Both IK-2 and Popovtsev's office declined requests for interviews for this article.

According to one NGO, the prisoners of Novosibirsk's maximum-security prison No. 2 (IK-2) are not seeing much of the produce, if there is any.

Signing Deals, Closing Down

Russia's Federal Penitentiary Service (FSIN) ranks sixth among government entities in terms of funding. Its 2017 budget was almost 247 billion rubles ($4.2 billion), or about 40,000 rubles ($675) per prisoner per month. "The prisoners do not see this money," Fedyarov tells RFE/RL. "Russia In Prison is constantly sending care packages to the prisons with basic necessities like food, tea, clothes, and so on."

Popovtsev's close business ties to IK-2 have been facilitated by Artyom Yevseyenko, the prison's director since July 2016. Yevseyenko has been signing contracts with Popovtsev's firms since at least 2011 (when public-tender records began), when he was deputy head of IK-2.

In May alone, Yevseyenko signed contracts with Popovtsev's companies worth 54 million rubles.

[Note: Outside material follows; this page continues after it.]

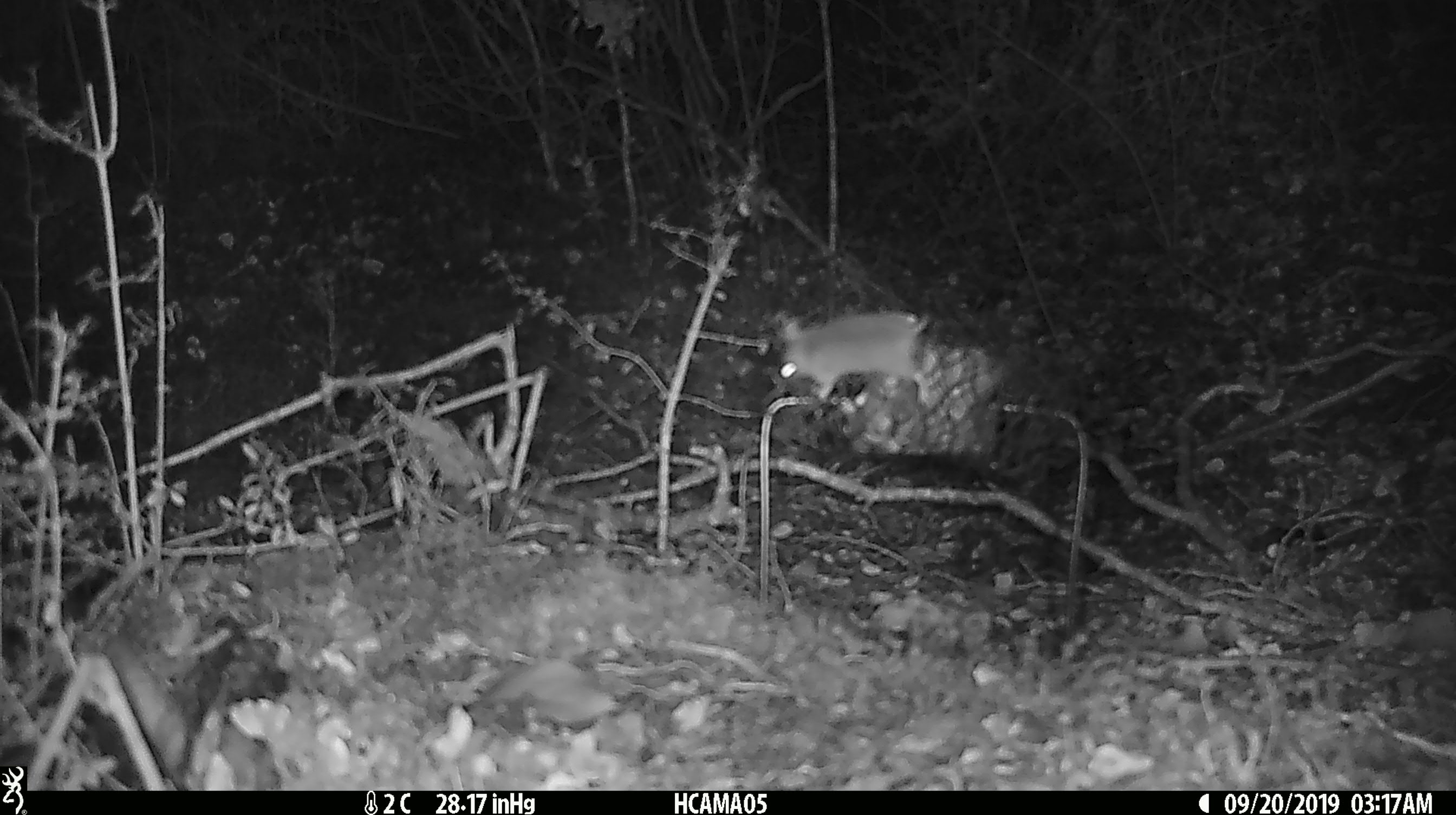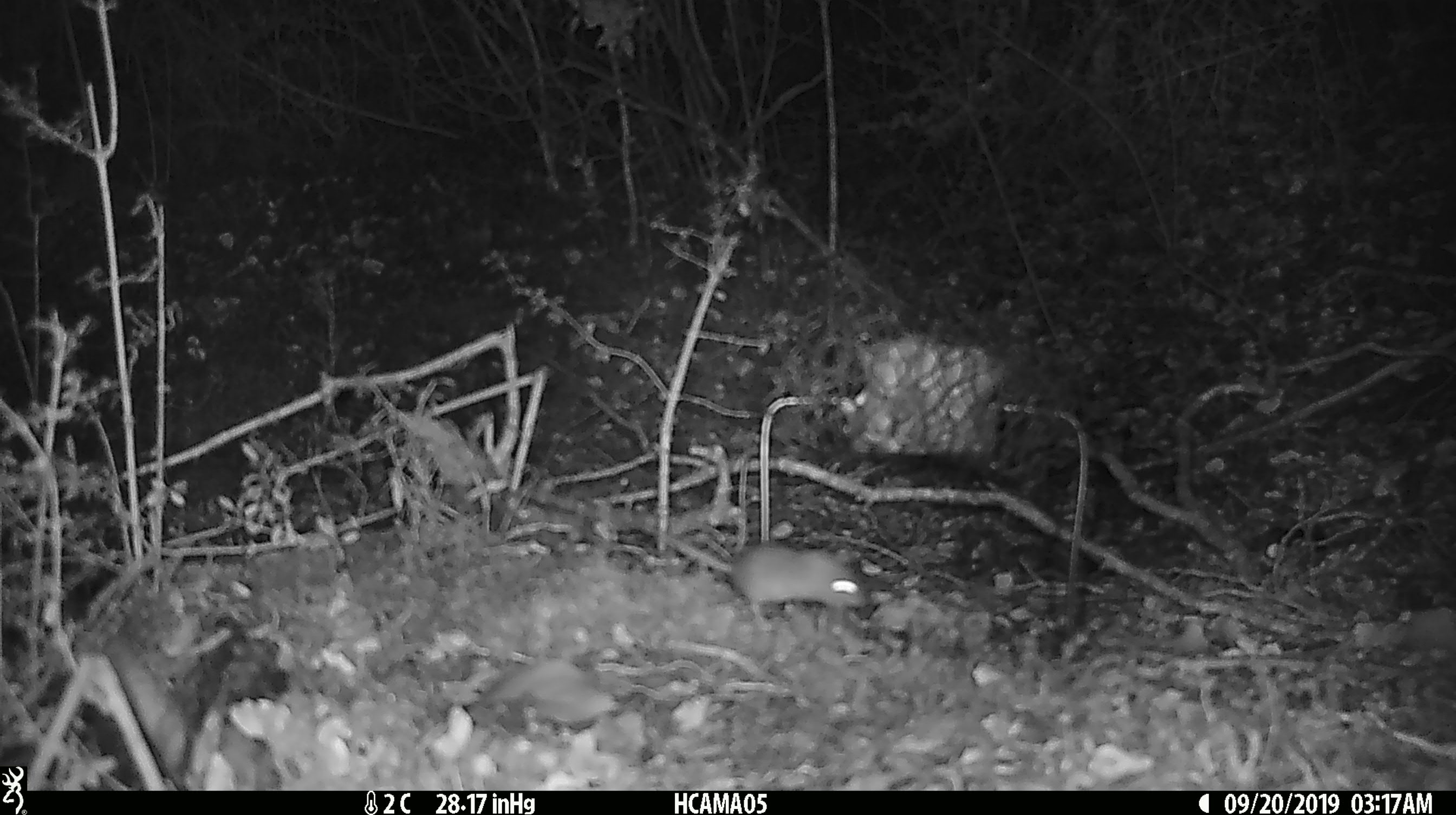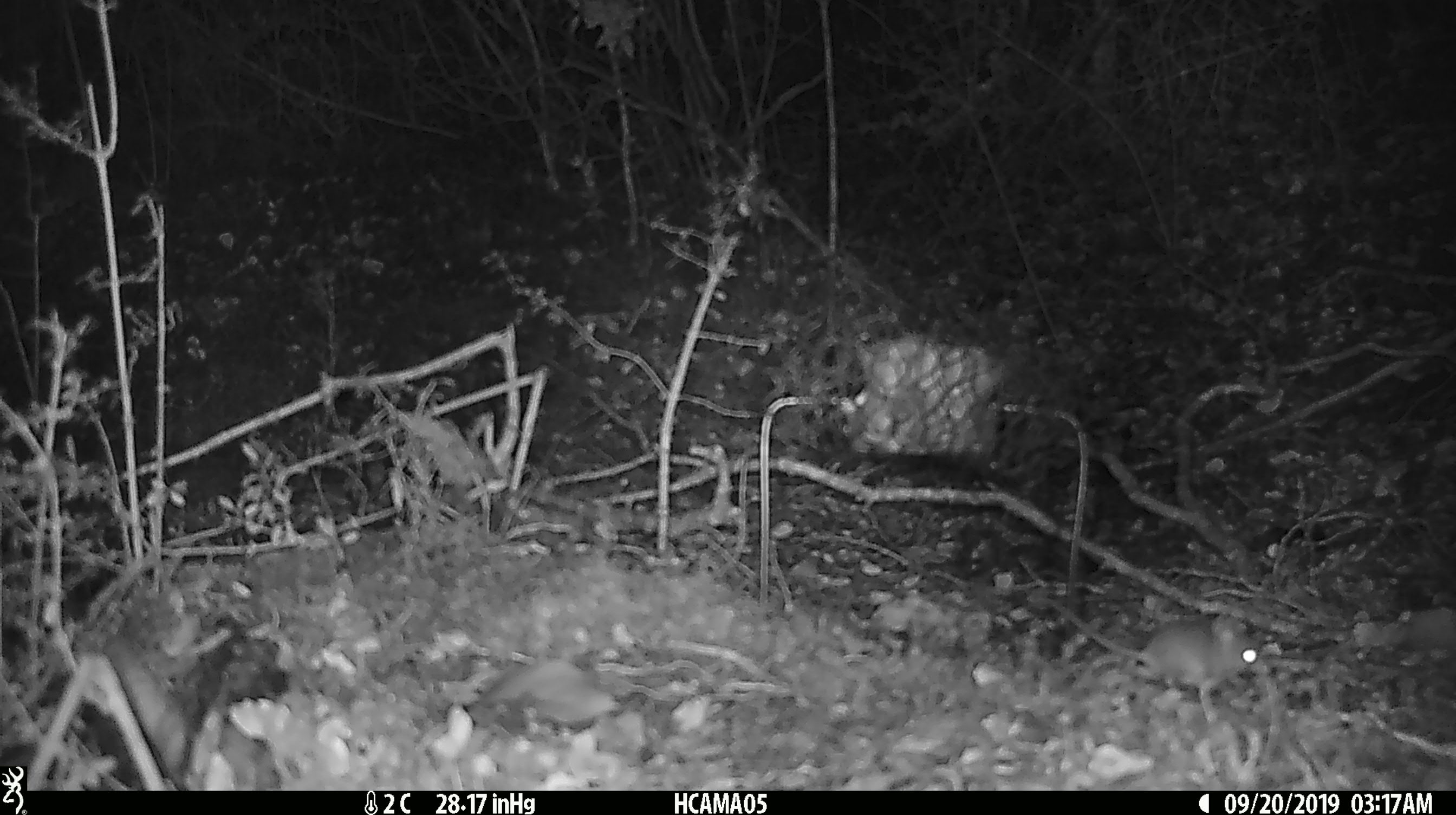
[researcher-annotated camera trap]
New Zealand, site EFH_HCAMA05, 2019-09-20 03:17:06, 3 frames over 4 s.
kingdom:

In 2012, Yevseyenko was transferred to become the head of penal colony No. 22 in Novosibirsk Oblast. During his short tenure there in 2012-13, Yevseyenko signed 13 contracts with Ovoshchevod, another Popovtsev-owned firm, and 21 contracts with Yarkovskoye. The contracts were worth about 73 million rubles. However, after Yevseyenko was transferred back to IK-2 in 2013, penal colony No. 22 stopped signing contracts with the two firms and Ovoshchevod was liquidated shortly thereafter.

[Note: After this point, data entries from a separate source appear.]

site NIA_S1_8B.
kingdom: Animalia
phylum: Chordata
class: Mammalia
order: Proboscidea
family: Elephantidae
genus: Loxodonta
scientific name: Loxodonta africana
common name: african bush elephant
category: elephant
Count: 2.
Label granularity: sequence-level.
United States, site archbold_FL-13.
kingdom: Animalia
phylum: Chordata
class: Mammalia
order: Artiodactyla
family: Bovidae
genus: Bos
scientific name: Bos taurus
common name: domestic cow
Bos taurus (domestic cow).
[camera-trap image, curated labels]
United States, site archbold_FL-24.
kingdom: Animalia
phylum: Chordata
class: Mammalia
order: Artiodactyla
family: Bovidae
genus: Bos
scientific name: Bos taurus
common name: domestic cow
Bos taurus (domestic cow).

In fact, liquidation is something of a theme running through Popovtsev's dealings with IK-2. In early 2015, he registered a firm called Altair and, before the year was out, that company signed 18 contracts with IK-2 for just over 46 million rubles. Then it went out of business. He founded Ovoshchevod in 2012, and in 2013-14 he signed 59 contracts with IK-2 for over 106 million rubles. In 2015, that firm was officially moved to Altai Krai and within six months had been closed down. In 2015, Popovtsev founded a firm called Selkhoztorg; it concluded 11 contracts with IK-2 worth at least 34 million rubles before it was transferred to the very same address in Altai Krai in January 2016 and closed down eight months later.

Gleb Popovtsev's close business ties to IK-2 have been facilitated by Artyom Yevseyenko, the prison's director since July 2016.

Fedyarov explains that moving a firm to another region is a common way of hiding documentation relating to state contracts and other accounting. "Altai Krai is well-known for the in-migration of such firms which are used for liquidating assets," he explains. Existing records suggest that none of Popovtsev's firms possessed the assets or resources necessary to fulfill the contracts they signed, he adds.

Evading Prosecution

Although Popovtsev was not a member of United Russia, the Kremlin-controlled political party that has dominated legislative and executive power in Russia since 2001, he entered the Novosibirsk Oblast legislature on the party's ticket in July 2015. His election came just as he was being caught up in a local scandal involving the alleged embezzlement of 7.2 million rubles and the possible illegal takeover of a firm called OST.

According to documents in RFE/RL's possession, Novosibirsk police investigators several times asked prosecutors to open criminal cases against Popovtsev. In each case, prosecutors refused, claiming there was no evidence a crime had been committed. In the end, OST's 60-year-old bookkeeper, Nadezhda Legecheva, was sentenced to five years in prison in connection with the case.

Fedyarov's investigation uncovered one other case that raises eyebrows. In 2014, Popovtsev's company Yarkovskoye was virtually insolvent and owed the state agricultural bank Rosselkhozbank some 26 million rubles. Because the firm was in bankruptcy, it could not participate in state tenders. However, another Popovtsev firm, Ovoshchevod, signed a 28.5 million-ruble contract with IK-2 and paid off the debt to Rosselkhozbank. Yarkovskoye again began signing contracts with FSIN structures, while Ovoshchevod was moved to Altai Krai and liquidated.

Fedyarov says he believes that moment was extremely risky for Popovtsev because if Rosselkhozbank had taken Yarkovskoye into receivership, it would have had complete access to documentation about how the loan money was spent and all of the company's FSIN contracts.